La nueva adaptación de la novela argentina no encuentra su razón de ser y se pierde en contrastes superficiales. A pesar de enmarcarse en un contexto interesante, el único elemento destacable acaba siendo su reparto.
La novela del argentino Manuel Puig ya fue adaptada en los años ochenta por Héctor Babenco y, entonces, esa versión logró cuatro nominaciones a los Oscar de 1986 y se alzó con la estatuilla de mejor actor para William Hurt. Cuarenta años después, El beso de la mujer araña es víctima de esta tendencia a readaptar obras preexistentes sin detenerse previamente a cuestionarse si existe algo nuevo que añadir.
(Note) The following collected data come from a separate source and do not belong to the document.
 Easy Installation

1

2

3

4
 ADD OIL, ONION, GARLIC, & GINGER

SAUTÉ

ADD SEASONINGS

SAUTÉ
Es aquí donde la versión de Bill Condon tropieza.
La puesta en escena de esta aproximación resulta artificiosa, se configura con un carácter casi procedimental que no profundiza sobre sus cuestiones de fondo y peca de un frívolo contraste cromático y argumental. Por un lado, está la trama más dramática, donde se ahonda en el contexto de la dictadura militar brasileña y la persecución tanto a opositores políticos como a grupos acosados como los homosexuales. Esta parte se recubre de un tono plomizo que acentúa la dureza del entorno y una cierta reiteración que desgasta el argumento. Por otro lado, la película, narrada por uno de los personajes, sirve como escapismo al encarcelamiento, se tiñe de un brillante technicolor de colores saturados y se mueve en el terreno del musical sin llegar a ofrecer espectaculares y variados números inolvidables.
Esa contraposición entre la realidad y el mundo de fantasía se ve hilado con paralelismos un tanto explícitos y verbalizados que tan solo enfatizan la ausencia de un tratamiento crítico del trasfondo de la historia. Con El beso de la mujer araña, Bill Condon avanza por terrenos ambiguos y se muestra indeciso. Así, la cinta no acaba de ser del todo una oda a la amistad, tampoco se detiene a meterse en los resquicios del ambiente sociopolítico –aunque sí que apunta a una posibilidad de cambio–, y no logra un equilibrio entre ese cine para evadirse –el que celebra el personaje de Luis Molina– y ese para reflexionar.
Si el espectador busca ir más allá, quizás sí encuentre cosas de las que tirar del hilo para ahondar por su cuenta. Y si no le es posible, es cierto que encontrará en el entregado reparto –protagonizado por Diego Luna, Tonatiuh y Jennifer Lopez– un vibrante aliciente para llegar hasta el final del visionado.
Firma: Yoel González
Argentina, mayo 1983. Luis Molina, un homosexual condenado por escándalo público, es encarcelado junto a Valentín Arregui, un preso político del que el régimen intenta extraer información relevante. A pesar de ser aparentemente opuestos en cuanto a su filosofía de vida, poco a poco va surgiendo un vínculo entre ambos y Molina consigue ganarse la confianza de Arregui a través de la narración de la trama de su musical de Hollywood favorito. Este deviene una forma de evasión para ambos.